| Your assignment |
This exercise calls for a copy of every line in the listing below that carries the word "Tanzania".

| Material for the task |
┌────────

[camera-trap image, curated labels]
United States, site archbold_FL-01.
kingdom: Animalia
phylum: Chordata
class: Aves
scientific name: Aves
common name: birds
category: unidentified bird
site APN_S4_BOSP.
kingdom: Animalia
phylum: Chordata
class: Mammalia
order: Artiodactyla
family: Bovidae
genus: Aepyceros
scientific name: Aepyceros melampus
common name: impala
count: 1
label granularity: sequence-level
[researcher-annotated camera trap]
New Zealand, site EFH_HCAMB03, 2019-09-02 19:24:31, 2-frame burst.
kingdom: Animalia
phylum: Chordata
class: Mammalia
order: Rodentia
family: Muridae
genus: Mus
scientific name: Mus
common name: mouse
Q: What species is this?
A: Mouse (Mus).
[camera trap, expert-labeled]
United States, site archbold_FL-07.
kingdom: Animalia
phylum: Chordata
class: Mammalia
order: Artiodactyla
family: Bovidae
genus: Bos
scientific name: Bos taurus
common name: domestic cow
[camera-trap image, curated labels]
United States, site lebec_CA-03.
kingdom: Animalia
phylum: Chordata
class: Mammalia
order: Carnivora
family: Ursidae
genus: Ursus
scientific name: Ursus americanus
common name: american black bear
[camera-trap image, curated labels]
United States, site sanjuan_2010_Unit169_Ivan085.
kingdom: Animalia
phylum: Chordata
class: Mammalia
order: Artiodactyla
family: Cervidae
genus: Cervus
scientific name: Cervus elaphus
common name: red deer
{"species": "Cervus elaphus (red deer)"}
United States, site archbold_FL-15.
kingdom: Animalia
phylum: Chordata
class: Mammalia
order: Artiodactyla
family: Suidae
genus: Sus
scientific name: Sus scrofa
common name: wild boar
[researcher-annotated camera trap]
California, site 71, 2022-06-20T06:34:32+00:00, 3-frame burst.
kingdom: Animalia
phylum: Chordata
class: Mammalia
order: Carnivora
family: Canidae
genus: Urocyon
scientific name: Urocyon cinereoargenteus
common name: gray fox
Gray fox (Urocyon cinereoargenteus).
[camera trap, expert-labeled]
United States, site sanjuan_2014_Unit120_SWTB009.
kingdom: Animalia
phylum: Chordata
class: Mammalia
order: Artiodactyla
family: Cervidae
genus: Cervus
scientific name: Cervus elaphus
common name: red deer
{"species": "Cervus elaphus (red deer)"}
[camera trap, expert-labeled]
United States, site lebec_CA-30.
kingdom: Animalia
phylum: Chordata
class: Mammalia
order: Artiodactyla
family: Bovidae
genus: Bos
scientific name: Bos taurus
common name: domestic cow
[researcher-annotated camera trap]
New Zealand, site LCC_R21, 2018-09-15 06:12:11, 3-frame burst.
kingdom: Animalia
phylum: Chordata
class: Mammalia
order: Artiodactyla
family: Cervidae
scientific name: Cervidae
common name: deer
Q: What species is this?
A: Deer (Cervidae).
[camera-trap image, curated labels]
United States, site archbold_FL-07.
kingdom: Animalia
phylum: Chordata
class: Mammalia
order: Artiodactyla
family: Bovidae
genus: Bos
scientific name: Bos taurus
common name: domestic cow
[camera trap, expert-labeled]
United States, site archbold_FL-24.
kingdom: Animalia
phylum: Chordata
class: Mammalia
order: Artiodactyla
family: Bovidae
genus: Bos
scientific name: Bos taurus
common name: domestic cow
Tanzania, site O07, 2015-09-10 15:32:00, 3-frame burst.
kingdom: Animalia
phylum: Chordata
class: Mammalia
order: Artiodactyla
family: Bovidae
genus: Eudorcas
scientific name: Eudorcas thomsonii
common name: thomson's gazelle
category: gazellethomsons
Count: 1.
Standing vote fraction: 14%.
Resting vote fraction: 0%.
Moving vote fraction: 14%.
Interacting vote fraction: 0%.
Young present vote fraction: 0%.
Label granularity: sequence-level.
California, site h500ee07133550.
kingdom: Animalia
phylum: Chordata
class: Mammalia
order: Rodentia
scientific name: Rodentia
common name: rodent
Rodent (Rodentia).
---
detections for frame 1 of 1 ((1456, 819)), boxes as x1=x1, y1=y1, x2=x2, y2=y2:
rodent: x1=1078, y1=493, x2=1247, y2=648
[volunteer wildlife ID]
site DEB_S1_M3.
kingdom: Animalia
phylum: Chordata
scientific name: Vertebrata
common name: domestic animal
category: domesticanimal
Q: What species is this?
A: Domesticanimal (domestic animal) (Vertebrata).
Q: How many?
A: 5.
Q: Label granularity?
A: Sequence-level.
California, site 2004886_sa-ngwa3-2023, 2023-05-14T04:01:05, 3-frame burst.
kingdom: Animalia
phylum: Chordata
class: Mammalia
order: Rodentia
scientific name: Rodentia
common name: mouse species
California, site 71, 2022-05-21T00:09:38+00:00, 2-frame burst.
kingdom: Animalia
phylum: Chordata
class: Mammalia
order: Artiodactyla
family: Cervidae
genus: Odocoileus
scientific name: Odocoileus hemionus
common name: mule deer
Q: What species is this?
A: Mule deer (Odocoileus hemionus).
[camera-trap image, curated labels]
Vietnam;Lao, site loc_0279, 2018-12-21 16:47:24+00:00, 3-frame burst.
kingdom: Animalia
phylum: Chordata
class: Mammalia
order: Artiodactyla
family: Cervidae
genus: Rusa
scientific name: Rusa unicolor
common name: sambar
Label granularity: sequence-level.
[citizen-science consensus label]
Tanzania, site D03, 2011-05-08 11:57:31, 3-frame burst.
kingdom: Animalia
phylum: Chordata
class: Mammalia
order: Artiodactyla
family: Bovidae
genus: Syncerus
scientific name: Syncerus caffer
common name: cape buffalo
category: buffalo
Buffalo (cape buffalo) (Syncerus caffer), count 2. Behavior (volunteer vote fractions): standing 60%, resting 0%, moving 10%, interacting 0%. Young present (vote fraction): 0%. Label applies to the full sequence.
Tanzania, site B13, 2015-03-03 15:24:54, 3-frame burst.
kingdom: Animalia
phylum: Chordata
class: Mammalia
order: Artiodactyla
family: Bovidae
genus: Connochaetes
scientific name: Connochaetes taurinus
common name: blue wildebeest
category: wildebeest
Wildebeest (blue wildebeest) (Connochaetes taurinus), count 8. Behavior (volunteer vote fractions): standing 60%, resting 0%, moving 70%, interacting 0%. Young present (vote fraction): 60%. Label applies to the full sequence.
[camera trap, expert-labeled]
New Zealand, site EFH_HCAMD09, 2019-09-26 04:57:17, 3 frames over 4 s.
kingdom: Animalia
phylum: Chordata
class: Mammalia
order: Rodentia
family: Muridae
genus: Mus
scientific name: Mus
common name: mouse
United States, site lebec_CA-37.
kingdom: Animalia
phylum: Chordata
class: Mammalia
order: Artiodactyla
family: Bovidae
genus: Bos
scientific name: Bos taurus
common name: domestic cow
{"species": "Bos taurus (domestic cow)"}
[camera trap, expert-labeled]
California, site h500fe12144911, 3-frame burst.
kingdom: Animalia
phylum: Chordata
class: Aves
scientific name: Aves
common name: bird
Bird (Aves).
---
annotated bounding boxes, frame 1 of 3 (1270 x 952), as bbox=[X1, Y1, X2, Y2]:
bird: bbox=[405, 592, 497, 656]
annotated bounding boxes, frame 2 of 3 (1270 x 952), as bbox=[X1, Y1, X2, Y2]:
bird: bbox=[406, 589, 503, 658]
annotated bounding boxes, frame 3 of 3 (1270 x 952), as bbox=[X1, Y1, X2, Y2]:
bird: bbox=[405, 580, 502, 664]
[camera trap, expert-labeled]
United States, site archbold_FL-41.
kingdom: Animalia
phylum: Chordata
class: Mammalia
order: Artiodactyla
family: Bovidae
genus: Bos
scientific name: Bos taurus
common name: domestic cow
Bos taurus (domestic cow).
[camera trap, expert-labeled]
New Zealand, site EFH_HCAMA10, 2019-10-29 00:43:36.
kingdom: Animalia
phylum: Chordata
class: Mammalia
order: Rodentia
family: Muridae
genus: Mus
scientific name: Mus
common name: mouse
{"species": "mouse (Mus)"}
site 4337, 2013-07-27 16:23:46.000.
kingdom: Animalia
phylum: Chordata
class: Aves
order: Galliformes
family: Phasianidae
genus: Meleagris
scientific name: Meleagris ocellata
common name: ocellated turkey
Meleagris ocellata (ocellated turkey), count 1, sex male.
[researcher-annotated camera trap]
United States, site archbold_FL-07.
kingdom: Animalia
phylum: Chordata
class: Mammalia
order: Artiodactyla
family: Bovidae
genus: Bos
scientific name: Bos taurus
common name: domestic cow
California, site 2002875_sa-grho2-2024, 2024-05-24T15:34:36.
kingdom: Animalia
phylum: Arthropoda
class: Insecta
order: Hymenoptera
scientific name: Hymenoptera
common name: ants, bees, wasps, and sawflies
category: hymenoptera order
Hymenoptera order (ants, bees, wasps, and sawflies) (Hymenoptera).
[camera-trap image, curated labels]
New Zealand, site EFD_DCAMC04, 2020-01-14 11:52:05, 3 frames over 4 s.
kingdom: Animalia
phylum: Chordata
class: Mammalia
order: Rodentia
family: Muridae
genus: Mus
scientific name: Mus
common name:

└────────

| Problem solution |
Tanzania, site O07, 2015-09-10 15:32:00, 3-frame burst.
Tanzania, site D03, 2011-05-08 11:57:31, 3-frame burst.
Tanzania, site B13, 2015-03-03 15:24:54, 3-frame burst.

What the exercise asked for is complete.